Tak hanya itu, tim PH juga menyoroti alat bukti yang diajukan jaksa. Mereka menilai barang bukti maupun dokumen tidak saling menguatkan, bahkan dianggap tidak relevan dengan perbuatan yang dituduhkan.

Salah seorang anggota tim kuasa hukum menyebut dakwaan jaksa bukan sekadar lemah, tetapi berpotensi cacat secara formil dan materiel.

“Ketika diuji di persidangan, keterangan saksi tidak sinkron dengan alat bukti surat. Ketidaksesuaian inilah yang kami persoalkan secara serius,” ujarnya.

Sengketa Lahan Jadi Pangkal Perkara
Perkara ini berakar dari konflik lahan seluas 48 hektare. Tim pembela menjelaskan, lahan tersebut sejak 2001 masuk dalam konsesi perusahaan melalui Surat Keputusan Kementerian Kehutanan. Pada 2016, area itu disebut diserahkan kepada pemerintah desa untuk dimanfaatkan masyarakat, hingga Thawaf Aly bersama sejumlah aktivis membentuk kelompok tani.

Situasi berubah pada 2021 setelah terbit SK Kementerian Kehutanan Nomor 6613. Dalam keputusan itu, 33 hektare dinyatakan berstatus Area Peruntukan Lain (APL), sementara 15 hektare tetap masuk kawasan hutan. Kuasa hukum menegaskan aktivitas panen dilakukan di wilayah APL, bukan kawasan terlarang.

Meski demikian, laporan pidana tetap bergulir dengan dasar surat sporadik. Dokumen tersebut, menurut tim PH, memiliki lokasi yang tidak jelas dan bahkan telah dinyatakan tidak memiliki kekuatan hukum oleh ahli pidana yang dihadirkan di persidangan.

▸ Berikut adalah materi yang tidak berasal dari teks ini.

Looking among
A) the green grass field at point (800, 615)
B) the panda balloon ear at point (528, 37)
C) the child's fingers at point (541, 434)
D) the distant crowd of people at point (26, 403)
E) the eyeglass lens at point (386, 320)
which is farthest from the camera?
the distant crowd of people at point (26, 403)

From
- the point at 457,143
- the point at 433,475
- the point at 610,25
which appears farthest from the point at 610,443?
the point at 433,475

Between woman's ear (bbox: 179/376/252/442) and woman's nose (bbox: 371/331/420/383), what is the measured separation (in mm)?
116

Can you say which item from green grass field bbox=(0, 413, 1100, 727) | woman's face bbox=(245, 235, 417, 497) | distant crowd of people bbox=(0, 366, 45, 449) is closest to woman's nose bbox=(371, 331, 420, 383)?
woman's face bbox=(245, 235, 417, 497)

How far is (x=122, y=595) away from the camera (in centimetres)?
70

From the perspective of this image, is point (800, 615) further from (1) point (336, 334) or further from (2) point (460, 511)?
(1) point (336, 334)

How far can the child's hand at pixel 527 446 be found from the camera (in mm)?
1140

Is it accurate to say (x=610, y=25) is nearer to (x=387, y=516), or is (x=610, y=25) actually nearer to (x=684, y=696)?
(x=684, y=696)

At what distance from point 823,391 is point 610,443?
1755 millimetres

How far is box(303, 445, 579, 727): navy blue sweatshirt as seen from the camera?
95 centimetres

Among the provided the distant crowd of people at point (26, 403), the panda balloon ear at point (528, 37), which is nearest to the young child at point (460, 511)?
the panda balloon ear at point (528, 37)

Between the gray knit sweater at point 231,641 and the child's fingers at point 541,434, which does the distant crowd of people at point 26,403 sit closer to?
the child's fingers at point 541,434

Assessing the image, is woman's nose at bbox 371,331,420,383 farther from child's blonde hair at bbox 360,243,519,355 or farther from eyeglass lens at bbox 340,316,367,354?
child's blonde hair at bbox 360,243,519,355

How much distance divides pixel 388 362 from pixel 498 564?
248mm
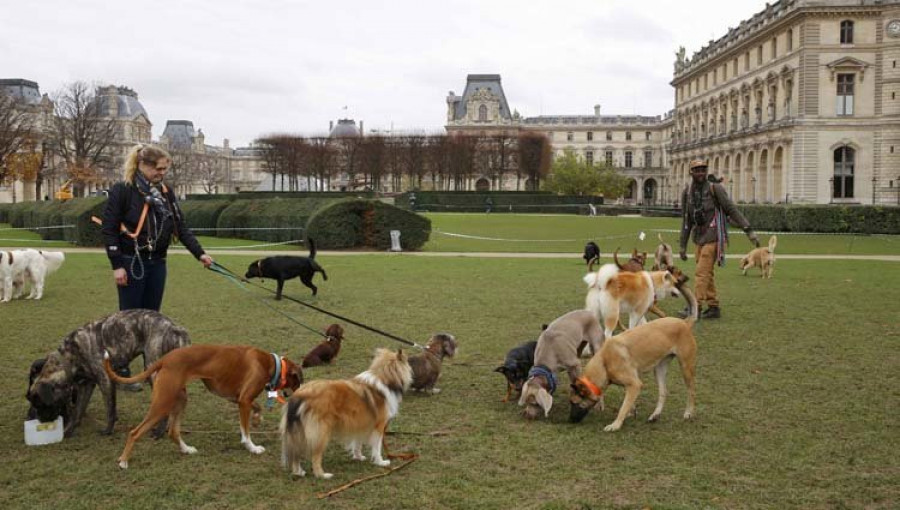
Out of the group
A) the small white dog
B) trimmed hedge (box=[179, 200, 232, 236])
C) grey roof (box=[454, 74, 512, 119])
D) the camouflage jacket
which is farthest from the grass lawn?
grey roof (box=[454, 74, 512, 119])

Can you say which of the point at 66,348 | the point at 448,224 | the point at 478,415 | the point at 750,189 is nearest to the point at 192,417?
the point at 66,348

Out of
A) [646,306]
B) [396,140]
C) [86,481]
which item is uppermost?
[396,140]

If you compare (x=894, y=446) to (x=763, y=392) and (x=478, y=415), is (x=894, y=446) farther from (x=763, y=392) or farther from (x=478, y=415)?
(x=478, y=415)

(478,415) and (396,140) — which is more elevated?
(396,140)

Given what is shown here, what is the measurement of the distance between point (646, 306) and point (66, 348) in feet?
20.2

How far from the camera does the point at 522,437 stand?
19.5 feet

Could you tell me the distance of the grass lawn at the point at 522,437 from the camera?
15.7 feet

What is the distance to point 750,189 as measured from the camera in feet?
220

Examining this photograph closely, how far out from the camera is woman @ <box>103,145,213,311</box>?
6.73 m

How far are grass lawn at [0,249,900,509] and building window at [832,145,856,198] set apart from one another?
170 ft

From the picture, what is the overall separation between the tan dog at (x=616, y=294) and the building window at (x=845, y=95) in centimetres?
5635

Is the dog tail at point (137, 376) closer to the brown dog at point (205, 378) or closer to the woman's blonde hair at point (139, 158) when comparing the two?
the brown dog at point (205, 378)

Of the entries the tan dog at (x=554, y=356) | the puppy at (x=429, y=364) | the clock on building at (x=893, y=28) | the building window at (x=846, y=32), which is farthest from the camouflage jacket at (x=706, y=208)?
the clock on building at (x=893, y=28)

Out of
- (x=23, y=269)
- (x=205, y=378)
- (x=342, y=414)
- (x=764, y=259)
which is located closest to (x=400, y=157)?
(x=764, y=259)
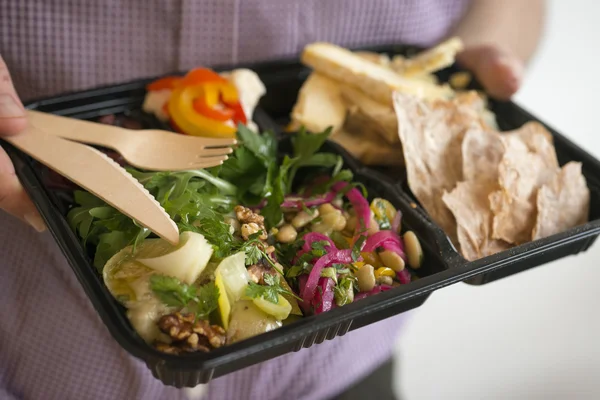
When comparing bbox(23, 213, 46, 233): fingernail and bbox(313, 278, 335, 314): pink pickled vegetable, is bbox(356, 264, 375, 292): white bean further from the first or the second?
bbox(23, 213, 46, 233): fingernail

Pengacara Azhari menegaskan pihaknya siap mengambil langkah hukum lanjutan apabila dakwaan dinilai terus dipaksakan.

“Kami melihat adanya jurang antara fakta persidangan dan tuduhan. Proses ini akan kami kawal sampai tuntas demi kepastian hukum,” katanya.

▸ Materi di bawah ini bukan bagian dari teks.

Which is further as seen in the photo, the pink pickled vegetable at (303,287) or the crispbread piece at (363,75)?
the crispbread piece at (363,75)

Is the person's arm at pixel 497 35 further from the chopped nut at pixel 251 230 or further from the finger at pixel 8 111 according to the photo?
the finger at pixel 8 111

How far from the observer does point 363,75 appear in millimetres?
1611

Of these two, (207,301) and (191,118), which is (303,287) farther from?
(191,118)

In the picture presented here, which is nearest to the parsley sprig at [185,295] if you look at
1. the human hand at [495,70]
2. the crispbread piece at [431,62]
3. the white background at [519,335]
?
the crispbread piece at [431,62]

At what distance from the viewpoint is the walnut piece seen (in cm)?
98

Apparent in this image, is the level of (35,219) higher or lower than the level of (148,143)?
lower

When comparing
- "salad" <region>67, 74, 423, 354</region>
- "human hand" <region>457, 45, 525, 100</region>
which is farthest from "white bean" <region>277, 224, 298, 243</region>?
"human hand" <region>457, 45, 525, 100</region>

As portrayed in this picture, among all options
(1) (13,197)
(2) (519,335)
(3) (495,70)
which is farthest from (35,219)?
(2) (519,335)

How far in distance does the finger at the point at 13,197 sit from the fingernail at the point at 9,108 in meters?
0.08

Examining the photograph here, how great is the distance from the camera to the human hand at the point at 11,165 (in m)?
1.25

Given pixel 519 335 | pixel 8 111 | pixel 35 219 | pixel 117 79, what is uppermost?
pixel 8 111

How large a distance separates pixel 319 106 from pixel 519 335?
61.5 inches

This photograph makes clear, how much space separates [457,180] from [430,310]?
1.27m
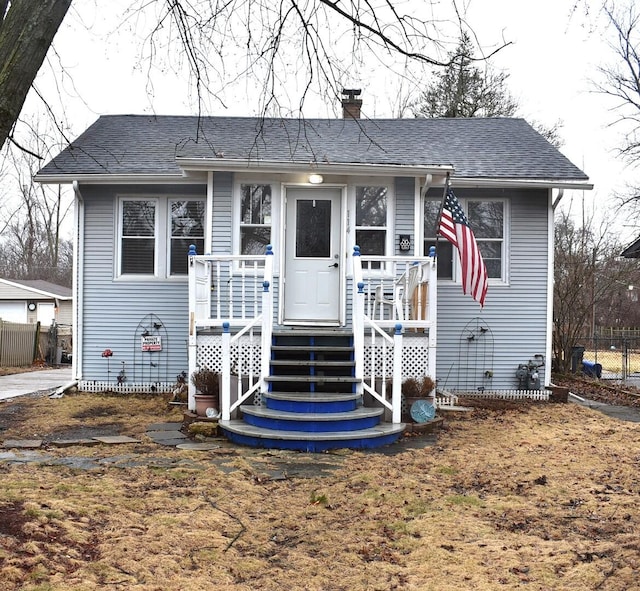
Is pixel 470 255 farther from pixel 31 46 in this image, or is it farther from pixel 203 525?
pixel 31 46

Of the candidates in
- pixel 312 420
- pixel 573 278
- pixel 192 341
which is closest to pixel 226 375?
pixel 192 341

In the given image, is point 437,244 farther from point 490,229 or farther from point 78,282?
point 78,282

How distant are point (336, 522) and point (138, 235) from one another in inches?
293

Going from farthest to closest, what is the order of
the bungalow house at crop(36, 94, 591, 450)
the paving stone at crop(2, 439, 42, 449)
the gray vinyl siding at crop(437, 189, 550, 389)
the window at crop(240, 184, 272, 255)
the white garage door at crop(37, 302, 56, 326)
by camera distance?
the white garage door at crop(37, 302, 56, 326) < the gray vinyl siding at crop(437, 189, 550, 389) < the window at crop(240, 184, 272, 255) < the bungalow house at crop(36, 94, 591, 450) < the paving stone at crop(2, 439, 42, 449)

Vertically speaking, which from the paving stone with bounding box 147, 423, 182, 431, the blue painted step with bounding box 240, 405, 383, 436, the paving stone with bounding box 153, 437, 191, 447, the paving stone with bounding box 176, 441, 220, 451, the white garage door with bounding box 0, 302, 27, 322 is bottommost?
the paving stone with bounding box 147, 423, 182, 431

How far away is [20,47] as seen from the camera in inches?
137

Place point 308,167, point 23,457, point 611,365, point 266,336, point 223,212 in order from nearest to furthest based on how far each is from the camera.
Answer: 1. point 23,457
2. point 266,336
3. point 308,167
4. point 223,212
5. point 611,365

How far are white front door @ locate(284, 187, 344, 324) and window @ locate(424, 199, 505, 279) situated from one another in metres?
1.88

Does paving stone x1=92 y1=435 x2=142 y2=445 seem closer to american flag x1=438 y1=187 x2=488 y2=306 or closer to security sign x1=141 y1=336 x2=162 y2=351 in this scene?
security sign x1=141 y1=336 x2=162 y2=351

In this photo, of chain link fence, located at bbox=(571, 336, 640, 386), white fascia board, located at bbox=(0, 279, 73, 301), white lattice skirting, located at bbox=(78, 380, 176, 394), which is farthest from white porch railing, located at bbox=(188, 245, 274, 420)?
white fascia board, located at bbox=(0, 279, 73, 301)

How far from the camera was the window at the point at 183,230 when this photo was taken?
34.3 feet

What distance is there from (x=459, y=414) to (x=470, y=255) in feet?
7.37

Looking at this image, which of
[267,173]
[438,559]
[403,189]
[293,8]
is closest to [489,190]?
[403,189]

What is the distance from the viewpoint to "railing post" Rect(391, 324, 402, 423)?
7.13 m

Hingga berita ini diterbitkan, Jaksa Penuntut Umum belum memberikan tanggapan resmi atas pernyataan tim penasihat hukum. Persidangan dijadwalkan kembali berlangsung pada 19 Februari 2026 dengan agenda pembacaan tuntutan dari JPU — sebuah tahap krusial yang akan menentukan arah perkara dan nasib aktivis petani tersebut.